Today I found a very strange problem. I ran Redhat Enterprise Linux 6, and the CPU was Intel E31275 (4 cores, 8 threads). I found one kernel thread (I called it as my_thread) didn't work correctly. With "ps" command, I found the status of my_thread was always running:
ps ax
5545 ? R 3:14 [my_thread]
15774 ttyS0 Ss 0:00 -bash
...
But its running time was always 3:14. Since it ws running, why didn't the total time increase? From the proc file /proc/5545/sched, I found the all statistics including wakeups count (se.nr_wakeups) for this thread was always the same, too.
From /proc/5545/stack, I found this thread called this function and never returned:
interruptible_sleep_on_timeout(&q, 3*HZ);
In theory this function would return every 3 seconds if no other threads woke up the thread. Each time after the function returned, se.nr_wakeups in /proc/5545/sched would be increased by 1. But this never happened after I found the thread had some problems.
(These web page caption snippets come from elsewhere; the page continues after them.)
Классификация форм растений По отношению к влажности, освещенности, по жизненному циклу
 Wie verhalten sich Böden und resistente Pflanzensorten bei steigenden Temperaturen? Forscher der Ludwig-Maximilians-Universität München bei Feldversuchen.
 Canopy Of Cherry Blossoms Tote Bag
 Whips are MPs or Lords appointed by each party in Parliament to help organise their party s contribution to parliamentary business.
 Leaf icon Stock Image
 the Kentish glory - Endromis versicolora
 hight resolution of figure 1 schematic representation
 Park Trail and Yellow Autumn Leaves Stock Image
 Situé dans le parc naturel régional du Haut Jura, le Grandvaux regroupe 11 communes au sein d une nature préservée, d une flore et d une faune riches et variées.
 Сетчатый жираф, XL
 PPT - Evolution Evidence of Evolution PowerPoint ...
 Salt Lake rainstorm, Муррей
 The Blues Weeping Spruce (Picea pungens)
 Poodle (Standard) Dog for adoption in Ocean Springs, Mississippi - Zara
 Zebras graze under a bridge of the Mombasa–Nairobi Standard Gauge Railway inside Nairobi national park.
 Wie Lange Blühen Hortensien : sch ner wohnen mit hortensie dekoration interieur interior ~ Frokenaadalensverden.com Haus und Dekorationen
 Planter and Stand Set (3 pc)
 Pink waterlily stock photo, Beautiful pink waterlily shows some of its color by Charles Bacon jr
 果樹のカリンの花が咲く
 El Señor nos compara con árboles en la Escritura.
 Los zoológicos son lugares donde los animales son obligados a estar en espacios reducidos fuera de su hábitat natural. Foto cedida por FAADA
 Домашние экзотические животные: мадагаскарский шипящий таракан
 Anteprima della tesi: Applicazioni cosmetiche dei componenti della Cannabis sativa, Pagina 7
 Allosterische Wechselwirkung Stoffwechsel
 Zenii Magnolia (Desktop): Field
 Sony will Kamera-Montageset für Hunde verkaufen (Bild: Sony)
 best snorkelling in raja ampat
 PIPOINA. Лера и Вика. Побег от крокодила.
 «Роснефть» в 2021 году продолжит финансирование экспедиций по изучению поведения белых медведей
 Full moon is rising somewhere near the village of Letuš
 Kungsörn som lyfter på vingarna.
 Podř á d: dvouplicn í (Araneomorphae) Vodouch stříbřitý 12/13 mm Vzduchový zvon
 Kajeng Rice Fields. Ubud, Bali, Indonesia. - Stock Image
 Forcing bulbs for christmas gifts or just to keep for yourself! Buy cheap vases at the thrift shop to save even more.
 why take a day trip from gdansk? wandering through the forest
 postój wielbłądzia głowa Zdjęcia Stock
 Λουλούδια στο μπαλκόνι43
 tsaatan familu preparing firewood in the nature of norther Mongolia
Does any one have some ideas? Is it possible that interruptible_sleep_on_timeout() never returns?
Update: I find the problem won't occur if I set CPU affinity for this thread. If I pin it to a dedicated core, then everything is OK. Are there any problems with SMP scheduling?
Update again: After I disalbe hyperthread in BIOS, I have not seen such a problem until now.